**Task goal**
Copy the piece on commercial Xmas below in full, word for word.

Man, oh man, is it ever Xmas time again!

Not Christ-mas. Crass, crumby, commercial, crappy credit-crunching Xmas.

Today’s Sunday Times is the most eloquent reflection of the sordid, sleazy, gimme-gimme world we have become. And I, for one, am deeply ashamed to confess that my ears and eyes and taste-buds and olfactory sensors are electric with the overload.

Aside from the glitzy high-cost glossy supplements from Clicks, Stuttafords, Woolworths, Makro, Truworths (that oxymoron always makes me cringe), Pick ‘n Pay, Look & Listen, Musica, Incredible Connection, Builders’ Warehouse, CNA, Hi-Fi Corporation and the obscenely ostentatious Pam Golding pornography that feed the hurricane of marketing bringing the annual floods of guilt, and greed, and lust that kill thousands in landslides of overspending every year, the ST today goes one step further — it publishes a 10-page “Rich List”.

While you and I will be mucho luckios to afford a gift that doesn’t come with an apology this year, these paper prostitutes would lure us into deeper penury. Hey, I’m only as human, but every time I open another seductive spend-fest of specials I seem to hear voices in the background noise whispering, “Hey, buddy, My seester ees nice clean one. No cooties. Fucky-fucky all night. Cheap-cheap special for you, buddy!”

In times such as these when we’re being bludgeoned with belt-tightening blah-blah, this kind of marketing smacks strongly of setting up a bootleg bottle store outside an Alcoholics Anonymous meeting offering discount doubles to every alky who comes out. “One for the road, buddy. After all, it’s a long, lonely road home. Go on, you owe it to yourself!”

And that’s just a block away from dope dealers outside the school hall where NA meets at night and your kids go to school each day.

If ever there was a gallery of conspicuous success. the Business Times’ special edition “Rich List” is it. And some of the people listed are even personal friends of mine. I’ve worked for some, helping to enrich them no doubt. I’ve consulted to many, counselled a couple and even taught others.

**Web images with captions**
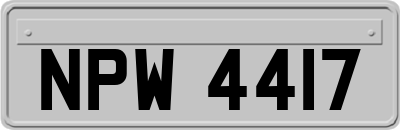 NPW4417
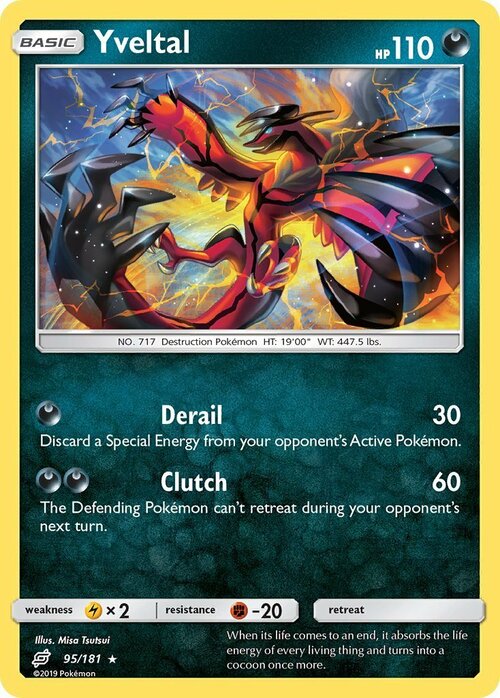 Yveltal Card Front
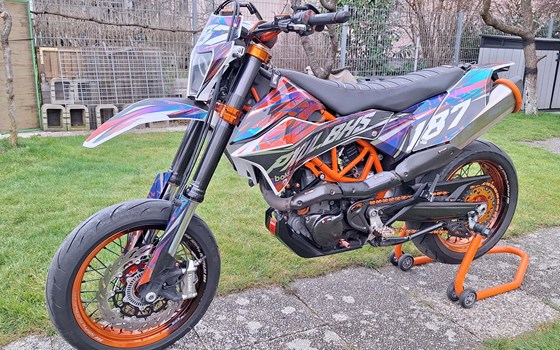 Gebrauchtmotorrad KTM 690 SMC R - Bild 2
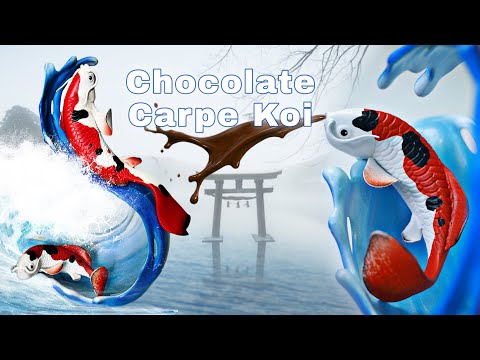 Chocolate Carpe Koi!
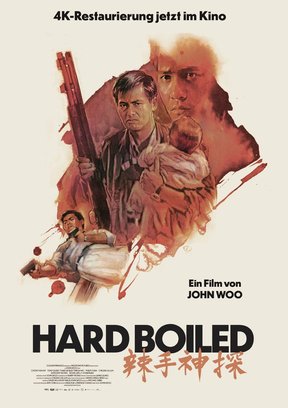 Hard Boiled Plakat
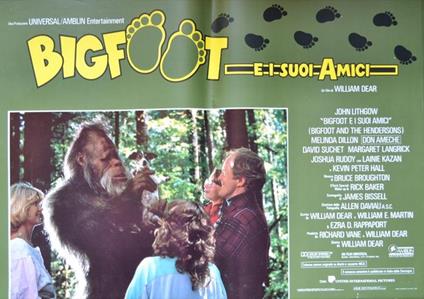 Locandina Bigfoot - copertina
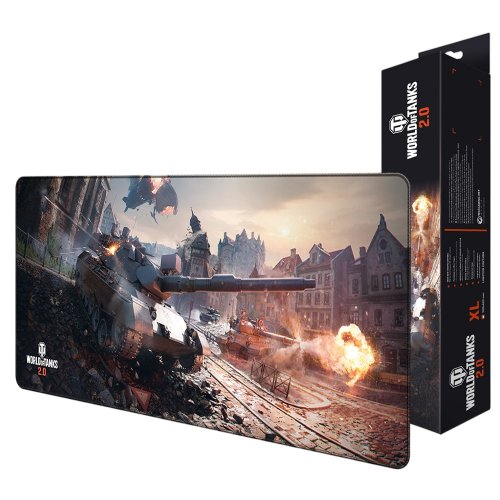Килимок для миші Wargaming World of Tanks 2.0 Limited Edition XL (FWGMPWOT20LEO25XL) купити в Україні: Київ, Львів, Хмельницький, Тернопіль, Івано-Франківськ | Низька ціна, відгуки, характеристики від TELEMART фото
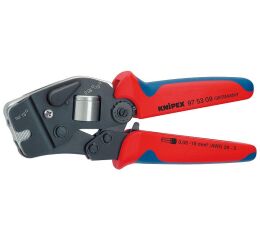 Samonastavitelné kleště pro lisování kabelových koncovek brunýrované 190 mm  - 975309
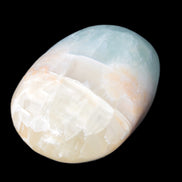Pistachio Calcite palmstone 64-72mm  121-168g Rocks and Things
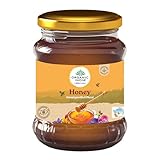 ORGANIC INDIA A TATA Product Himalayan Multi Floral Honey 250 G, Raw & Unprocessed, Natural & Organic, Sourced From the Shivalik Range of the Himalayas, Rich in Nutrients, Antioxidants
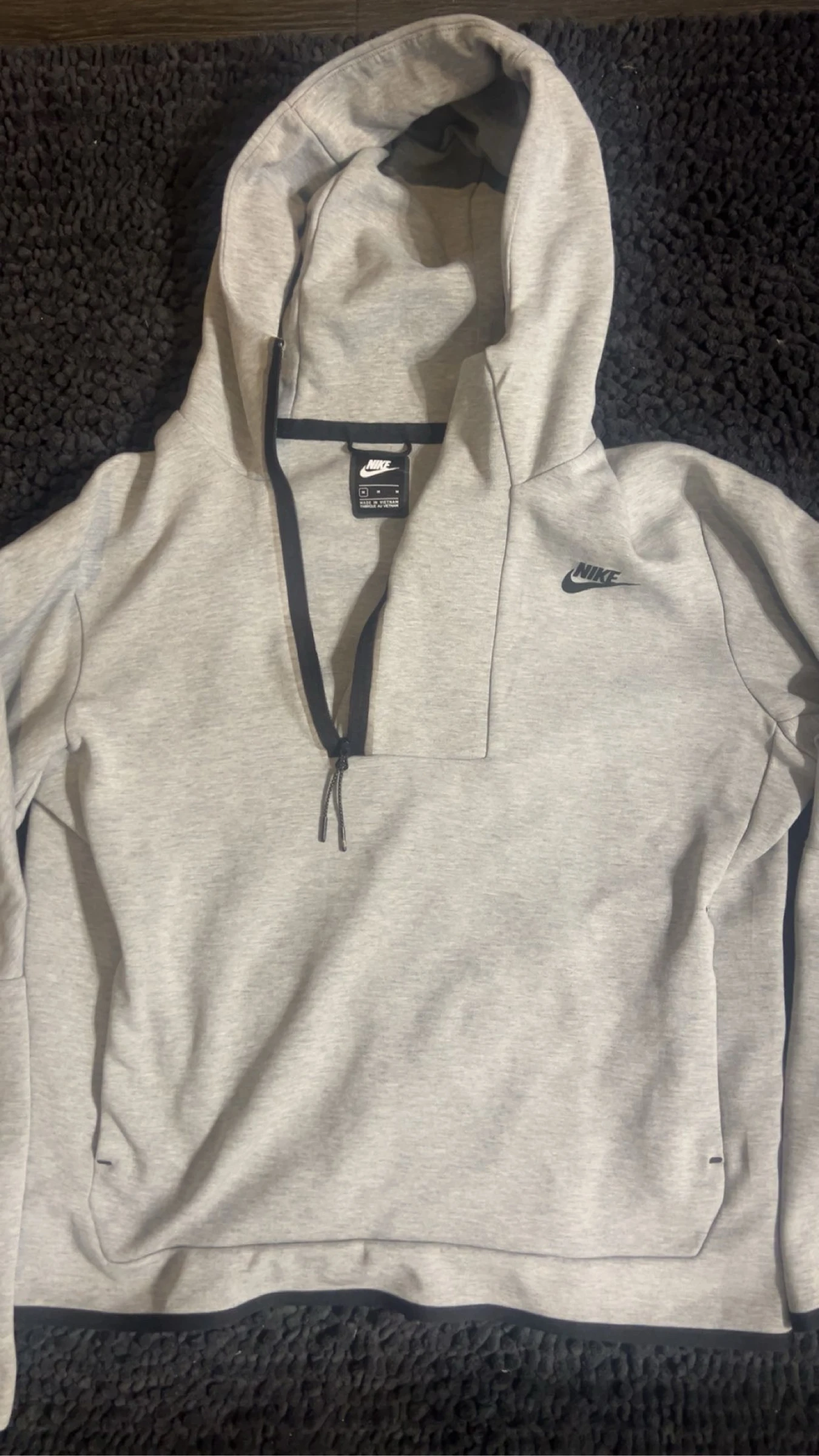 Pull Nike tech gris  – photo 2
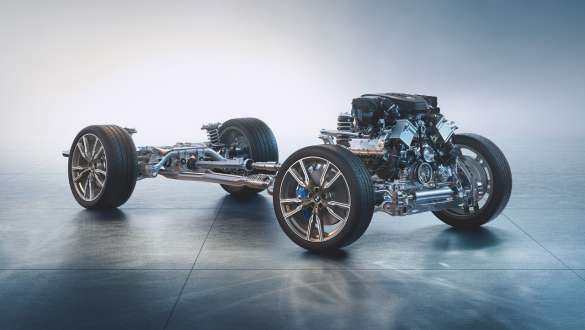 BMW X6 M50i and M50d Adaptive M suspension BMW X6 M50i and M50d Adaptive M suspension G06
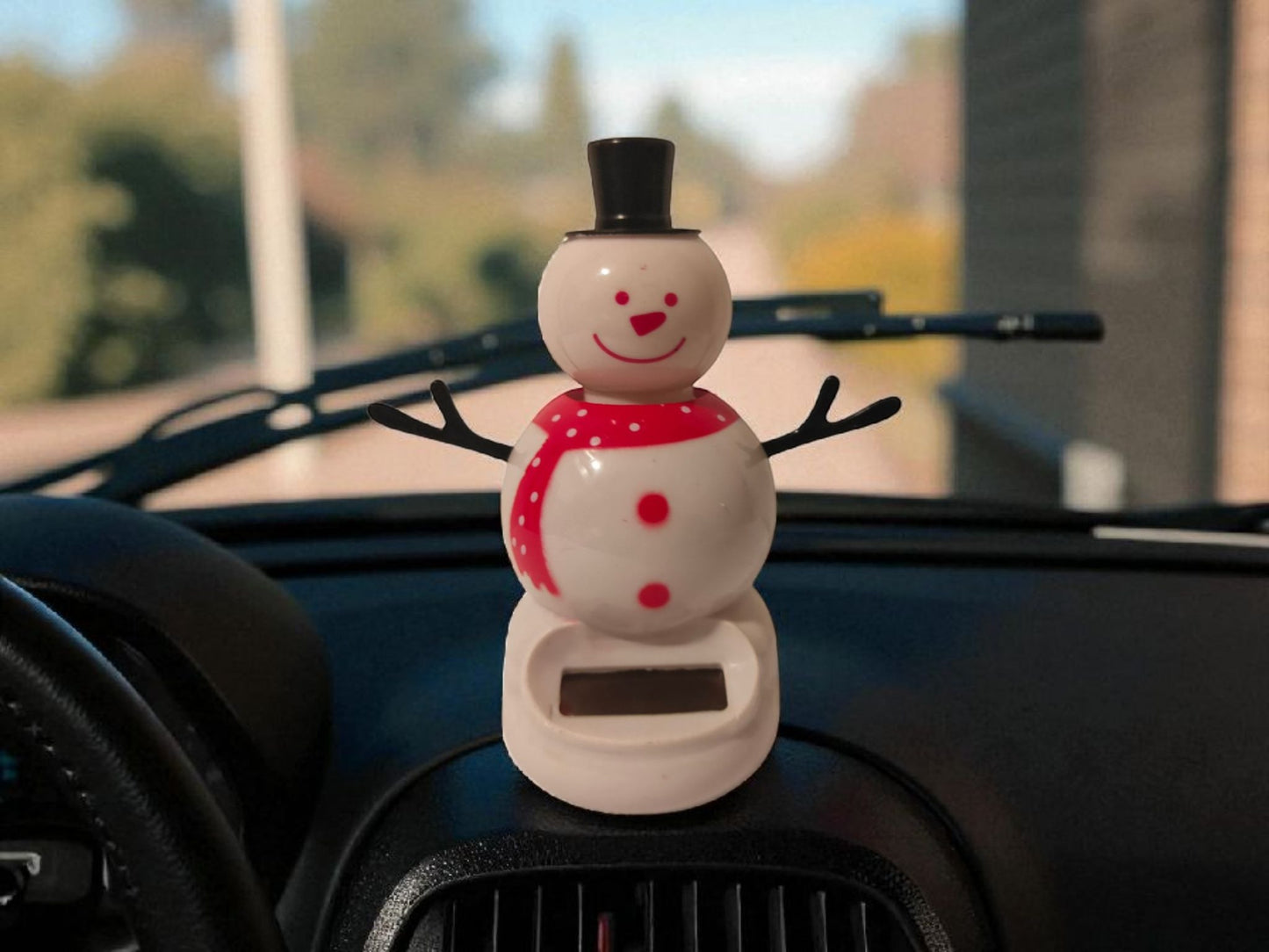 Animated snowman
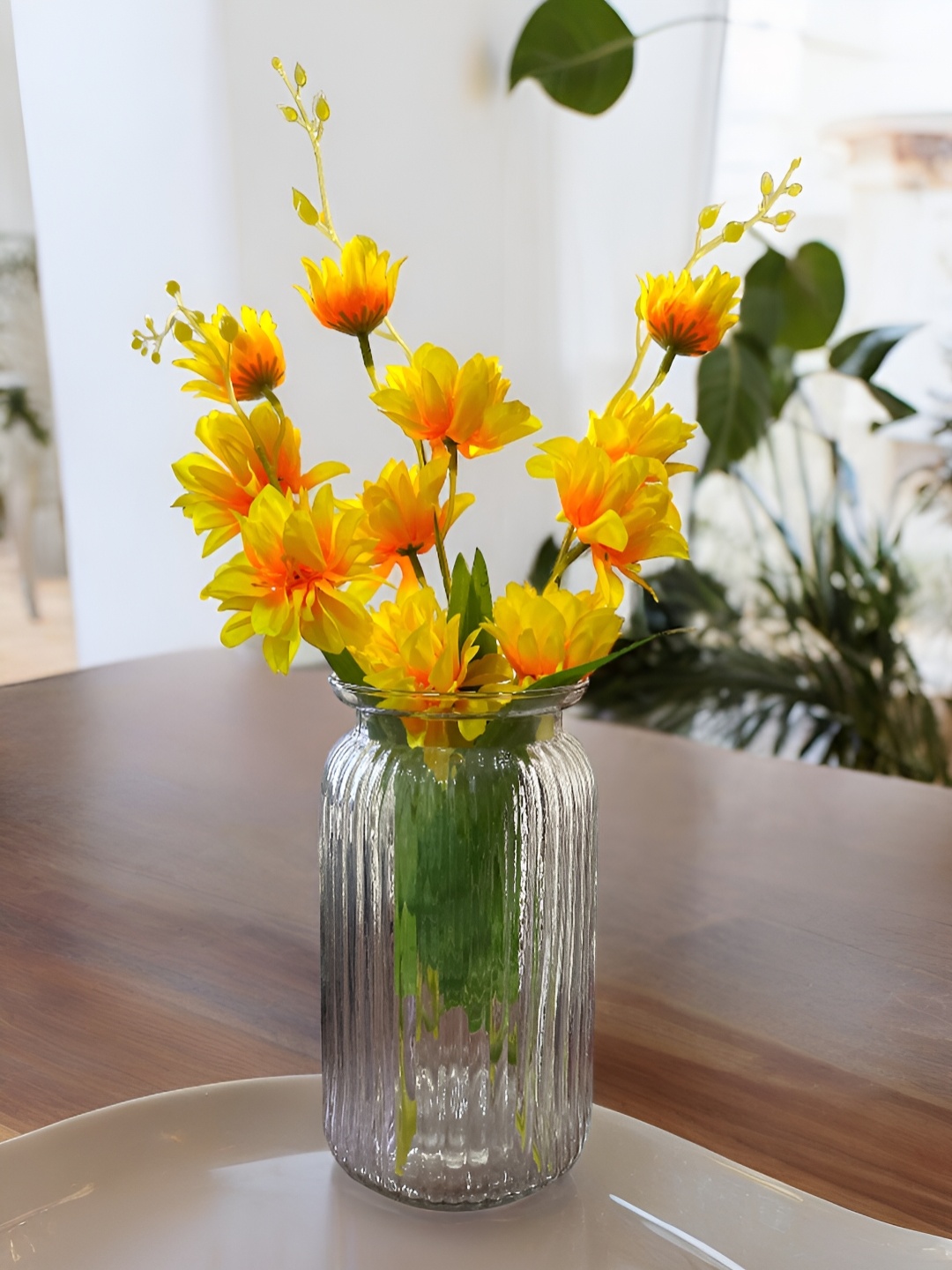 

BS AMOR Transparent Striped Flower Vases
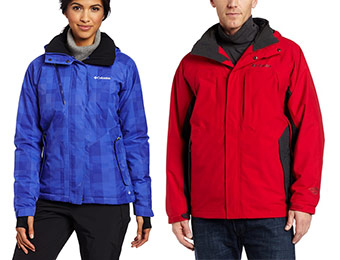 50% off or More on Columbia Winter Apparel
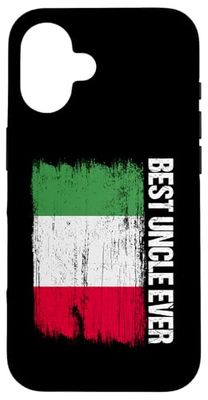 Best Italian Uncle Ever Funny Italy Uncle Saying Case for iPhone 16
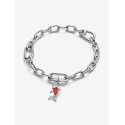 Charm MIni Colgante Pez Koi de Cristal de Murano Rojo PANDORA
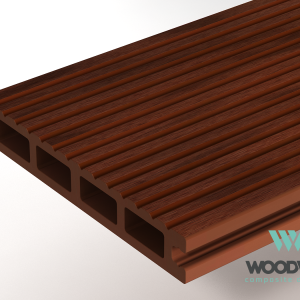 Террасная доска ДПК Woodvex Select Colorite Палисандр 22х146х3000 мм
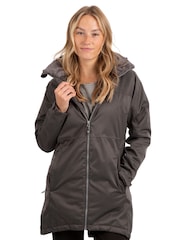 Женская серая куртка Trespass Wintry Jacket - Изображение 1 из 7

**Task response**
Man, oh man, is it ever Xmas time again!

Not Christ-mas. Crass, crumby, commercial, crappy credit-crunching Xmas.

Today’s Sunday Times is the most eloquent reflection of the sordid, sleazy, gimme-gimme world we have become. And I, for one, am deeply ashamed to confess that my ears and eyes and taste-buds and olfactory sensors are electric with the overload.

Aside from the glitzy high-cost glossy supplements from Clicks, Stuttafords, Woolworths, Makro, Truworths (that oxymoron always makes me cringe), Pick ‘n Pay, Look & Listen, Musica, Incredible Connection, Builders’ Warehouse, CNA, Hi-Fi Corporation and the obscenely ostentatious Pam Golding pornography that feed the hurricane of marketing bringing the annual floods of guilt, and greed, and lust that kill thousands in landslides of overspending every year, the ST today goes one step further — it publishes a 10-page “Rich List”.

While you and I will be mucho luckios to afford a gift that doesn’t come with an apology this year, these paper prostitutes would lure us into deeper penury. Hey, I’m only as human, but every time I open another seductive spend-fest of specials I seem to hear voices in the background noise whispering, “Hey, buddy, My seester ees nice clean one. No cooties. Fucky-fucky all night. Cheap-cheap special for you, buddy!”

In times such as these when we’re being bludgeoned with belt-tightening blah-blah, this kind of marketing smacks strongly of setting up a bootleg bottle store outside an Alcoholics Anonymous meeting offering discount doubles to every alky who comes out. “One for the road, buddy. After all, it’s a long, lonely road home. Go on, you owe it to yourself!”

And that’s just a block away from dope dealers outside the school hall where NA meets at night and your kids go to school each day.

If ever there was a gallery of conspicuous success. the Business Times’ special edition “Rich List” is it. And some of the people listed are even personal friends of mine. I’ve worked for some, helping to enrich them no doubt. I’ve consulted to many, counselled a couple and even taught others.